If the reason the fuse blew was a liquid spill then carefully clean the area around the WLED driver (front and back of board) and if possible, examine closely with magnification to determine if there is residue or obvious corrosion. Clean with 99% pure isopropyl alcohol and a toothbrush.
If you want to be careful before replacing fuse you could check the resistance on all of the WLED pins to ground to see if there is a problem. There is a chart of typical values earlier in the thread.
Another common fault that causes fuse to blow are shorts inside the LVDS connector. Check the resistance between the backlight voltage pins on the connector to ground. Sometimes there is an internal short. Sometimes possible to straighten the pins under heavy magnification but connector replacement is most likely going to be the solution.
The soldering method I use for replacing the fuse is:
1) Using 2 fine tip soldering irons, one on each end of the fuse, and lift the fuse off. Kind of like hot tweezers.

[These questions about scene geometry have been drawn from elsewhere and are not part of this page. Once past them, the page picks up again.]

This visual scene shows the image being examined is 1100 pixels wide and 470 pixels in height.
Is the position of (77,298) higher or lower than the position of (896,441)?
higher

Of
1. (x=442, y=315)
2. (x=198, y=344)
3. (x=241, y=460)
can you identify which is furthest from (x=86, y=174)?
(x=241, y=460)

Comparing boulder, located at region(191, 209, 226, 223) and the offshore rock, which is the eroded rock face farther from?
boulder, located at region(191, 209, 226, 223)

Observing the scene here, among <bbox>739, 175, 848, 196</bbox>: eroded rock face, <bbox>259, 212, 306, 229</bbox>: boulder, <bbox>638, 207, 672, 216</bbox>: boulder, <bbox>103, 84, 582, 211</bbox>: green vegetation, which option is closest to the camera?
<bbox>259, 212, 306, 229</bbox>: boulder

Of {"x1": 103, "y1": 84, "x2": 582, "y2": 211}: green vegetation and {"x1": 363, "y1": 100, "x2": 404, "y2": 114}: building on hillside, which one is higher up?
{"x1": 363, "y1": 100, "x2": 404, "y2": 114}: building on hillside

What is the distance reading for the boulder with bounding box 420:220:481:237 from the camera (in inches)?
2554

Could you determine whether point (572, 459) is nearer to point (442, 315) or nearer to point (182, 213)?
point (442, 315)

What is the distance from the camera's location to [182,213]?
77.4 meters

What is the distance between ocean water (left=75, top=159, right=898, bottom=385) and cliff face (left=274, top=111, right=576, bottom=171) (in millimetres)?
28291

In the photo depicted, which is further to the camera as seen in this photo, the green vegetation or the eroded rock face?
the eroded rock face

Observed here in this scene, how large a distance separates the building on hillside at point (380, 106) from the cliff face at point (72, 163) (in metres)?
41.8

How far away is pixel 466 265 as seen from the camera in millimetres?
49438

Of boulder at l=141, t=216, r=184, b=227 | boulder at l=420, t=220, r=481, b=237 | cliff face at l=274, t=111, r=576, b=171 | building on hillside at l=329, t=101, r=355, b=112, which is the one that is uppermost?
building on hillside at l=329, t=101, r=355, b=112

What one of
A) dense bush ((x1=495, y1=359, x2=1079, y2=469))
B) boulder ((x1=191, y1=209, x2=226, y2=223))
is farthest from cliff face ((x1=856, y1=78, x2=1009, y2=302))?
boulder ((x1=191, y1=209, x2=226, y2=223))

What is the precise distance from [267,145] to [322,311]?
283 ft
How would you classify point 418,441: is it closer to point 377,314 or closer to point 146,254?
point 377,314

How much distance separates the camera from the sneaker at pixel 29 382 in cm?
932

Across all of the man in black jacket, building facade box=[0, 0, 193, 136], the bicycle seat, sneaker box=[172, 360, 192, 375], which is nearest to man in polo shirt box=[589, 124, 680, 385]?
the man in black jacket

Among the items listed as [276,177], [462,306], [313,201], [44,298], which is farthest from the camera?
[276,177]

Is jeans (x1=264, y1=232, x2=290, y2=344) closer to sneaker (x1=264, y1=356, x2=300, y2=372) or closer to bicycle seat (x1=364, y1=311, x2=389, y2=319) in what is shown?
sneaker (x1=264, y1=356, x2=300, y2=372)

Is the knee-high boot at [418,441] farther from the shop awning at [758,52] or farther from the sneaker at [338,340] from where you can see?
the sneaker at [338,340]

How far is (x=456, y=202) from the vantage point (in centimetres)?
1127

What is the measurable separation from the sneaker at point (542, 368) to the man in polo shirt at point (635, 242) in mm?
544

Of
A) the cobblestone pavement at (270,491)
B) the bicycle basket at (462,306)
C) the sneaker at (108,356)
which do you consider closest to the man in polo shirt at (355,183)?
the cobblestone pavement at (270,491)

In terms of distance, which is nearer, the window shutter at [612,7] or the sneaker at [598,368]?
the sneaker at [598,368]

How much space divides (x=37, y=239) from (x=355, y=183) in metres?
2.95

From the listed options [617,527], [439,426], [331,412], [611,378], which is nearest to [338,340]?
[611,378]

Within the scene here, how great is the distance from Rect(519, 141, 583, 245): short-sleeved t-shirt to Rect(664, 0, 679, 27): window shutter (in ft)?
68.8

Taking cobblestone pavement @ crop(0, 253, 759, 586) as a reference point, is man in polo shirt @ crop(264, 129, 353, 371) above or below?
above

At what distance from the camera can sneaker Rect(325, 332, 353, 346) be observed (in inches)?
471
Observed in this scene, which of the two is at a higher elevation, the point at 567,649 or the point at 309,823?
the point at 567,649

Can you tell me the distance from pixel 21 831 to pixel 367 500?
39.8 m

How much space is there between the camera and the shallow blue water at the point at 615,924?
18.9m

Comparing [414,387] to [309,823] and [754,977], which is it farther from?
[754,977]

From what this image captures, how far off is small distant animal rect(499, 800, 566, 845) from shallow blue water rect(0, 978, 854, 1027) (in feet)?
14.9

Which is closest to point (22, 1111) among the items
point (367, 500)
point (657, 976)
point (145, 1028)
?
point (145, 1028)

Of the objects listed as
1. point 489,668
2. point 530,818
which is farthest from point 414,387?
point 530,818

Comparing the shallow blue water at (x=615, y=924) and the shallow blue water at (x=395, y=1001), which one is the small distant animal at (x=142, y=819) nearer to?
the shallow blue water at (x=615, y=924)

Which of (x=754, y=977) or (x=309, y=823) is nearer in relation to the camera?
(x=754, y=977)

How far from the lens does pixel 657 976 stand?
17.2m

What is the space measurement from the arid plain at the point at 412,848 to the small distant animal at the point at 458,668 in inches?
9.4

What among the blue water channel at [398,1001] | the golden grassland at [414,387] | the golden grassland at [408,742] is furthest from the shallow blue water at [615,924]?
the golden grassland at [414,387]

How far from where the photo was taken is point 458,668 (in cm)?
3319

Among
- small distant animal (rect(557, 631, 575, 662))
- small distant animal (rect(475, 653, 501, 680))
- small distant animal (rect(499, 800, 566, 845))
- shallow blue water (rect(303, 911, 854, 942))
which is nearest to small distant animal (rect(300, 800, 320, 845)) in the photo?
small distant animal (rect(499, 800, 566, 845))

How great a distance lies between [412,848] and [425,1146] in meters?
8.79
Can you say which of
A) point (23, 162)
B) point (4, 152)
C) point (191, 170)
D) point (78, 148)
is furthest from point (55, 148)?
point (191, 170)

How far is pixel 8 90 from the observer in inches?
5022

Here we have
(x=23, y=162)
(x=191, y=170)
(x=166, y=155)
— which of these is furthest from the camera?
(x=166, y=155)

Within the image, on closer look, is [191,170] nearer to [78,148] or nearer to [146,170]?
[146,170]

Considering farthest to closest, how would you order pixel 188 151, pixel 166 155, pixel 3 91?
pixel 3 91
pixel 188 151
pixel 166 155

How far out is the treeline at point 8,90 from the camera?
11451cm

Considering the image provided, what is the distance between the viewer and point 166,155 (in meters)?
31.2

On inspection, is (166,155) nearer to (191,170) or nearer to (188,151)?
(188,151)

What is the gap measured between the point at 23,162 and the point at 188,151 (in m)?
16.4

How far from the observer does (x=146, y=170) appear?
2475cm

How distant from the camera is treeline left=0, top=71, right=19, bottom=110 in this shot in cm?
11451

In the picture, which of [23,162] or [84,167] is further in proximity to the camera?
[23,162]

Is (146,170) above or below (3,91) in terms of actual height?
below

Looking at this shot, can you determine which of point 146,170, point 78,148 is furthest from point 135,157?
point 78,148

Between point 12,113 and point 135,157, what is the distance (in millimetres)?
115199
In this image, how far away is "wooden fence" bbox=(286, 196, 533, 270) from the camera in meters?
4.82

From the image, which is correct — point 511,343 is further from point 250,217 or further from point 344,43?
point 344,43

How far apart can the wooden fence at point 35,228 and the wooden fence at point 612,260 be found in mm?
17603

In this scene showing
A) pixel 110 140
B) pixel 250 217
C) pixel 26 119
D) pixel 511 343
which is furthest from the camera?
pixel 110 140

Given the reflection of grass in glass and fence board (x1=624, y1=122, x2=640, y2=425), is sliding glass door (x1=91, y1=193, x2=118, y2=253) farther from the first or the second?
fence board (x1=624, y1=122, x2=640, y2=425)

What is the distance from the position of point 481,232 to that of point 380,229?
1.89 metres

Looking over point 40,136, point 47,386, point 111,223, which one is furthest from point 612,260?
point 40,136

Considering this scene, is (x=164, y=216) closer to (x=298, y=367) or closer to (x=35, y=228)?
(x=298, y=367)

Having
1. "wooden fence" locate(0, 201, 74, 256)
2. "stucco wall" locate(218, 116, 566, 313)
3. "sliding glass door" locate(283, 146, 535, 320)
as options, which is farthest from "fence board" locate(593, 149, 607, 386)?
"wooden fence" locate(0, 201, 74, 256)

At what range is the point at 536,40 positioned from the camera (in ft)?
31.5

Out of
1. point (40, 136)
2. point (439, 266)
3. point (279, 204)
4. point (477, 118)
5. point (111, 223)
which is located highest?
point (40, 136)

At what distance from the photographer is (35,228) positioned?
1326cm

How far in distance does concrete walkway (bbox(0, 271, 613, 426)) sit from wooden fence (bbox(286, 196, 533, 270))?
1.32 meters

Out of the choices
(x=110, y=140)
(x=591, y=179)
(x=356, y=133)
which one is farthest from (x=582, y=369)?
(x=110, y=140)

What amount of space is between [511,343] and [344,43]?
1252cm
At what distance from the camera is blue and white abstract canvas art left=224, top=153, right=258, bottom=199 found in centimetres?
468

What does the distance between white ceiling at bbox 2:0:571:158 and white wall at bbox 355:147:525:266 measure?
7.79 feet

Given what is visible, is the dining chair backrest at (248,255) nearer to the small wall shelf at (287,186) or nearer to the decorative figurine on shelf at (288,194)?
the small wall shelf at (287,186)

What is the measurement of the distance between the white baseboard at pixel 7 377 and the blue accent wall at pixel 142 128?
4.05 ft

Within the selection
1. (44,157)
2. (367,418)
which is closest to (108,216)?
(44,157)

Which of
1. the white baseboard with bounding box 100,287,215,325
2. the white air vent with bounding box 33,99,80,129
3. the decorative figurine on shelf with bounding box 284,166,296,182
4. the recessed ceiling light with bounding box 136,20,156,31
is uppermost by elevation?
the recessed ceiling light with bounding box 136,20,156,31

2) Clean the solder pads on the board removing any large quantity of solder left behind.
3) Apply solder flux to the pads.
4) Under magnification, place the new fuse on the pads and hold down the centre of the fuse with fine tip tweezers.
5) With one soldering iron apply solder to one end of the fuse.
6) Remove tweezers and move to other end of fuse and apply solder. Touch up as required.
Caution needs to be exercised to not apply too much heat for too long. Fuses are thermal devices by nature and you can end up blowing the fuse just by too much heat in the soldering process.
As far as the tools the primary concern is a decent soldering iron and a very fine tip. I use a Metcal
SP-200
with a tip something like the SSC-726A tip shown on the page. I use a 700 series (temperature) tip.
I personally don't see how you can do it without magnification but some people seem to achieve this. Binocular microscope is ideal.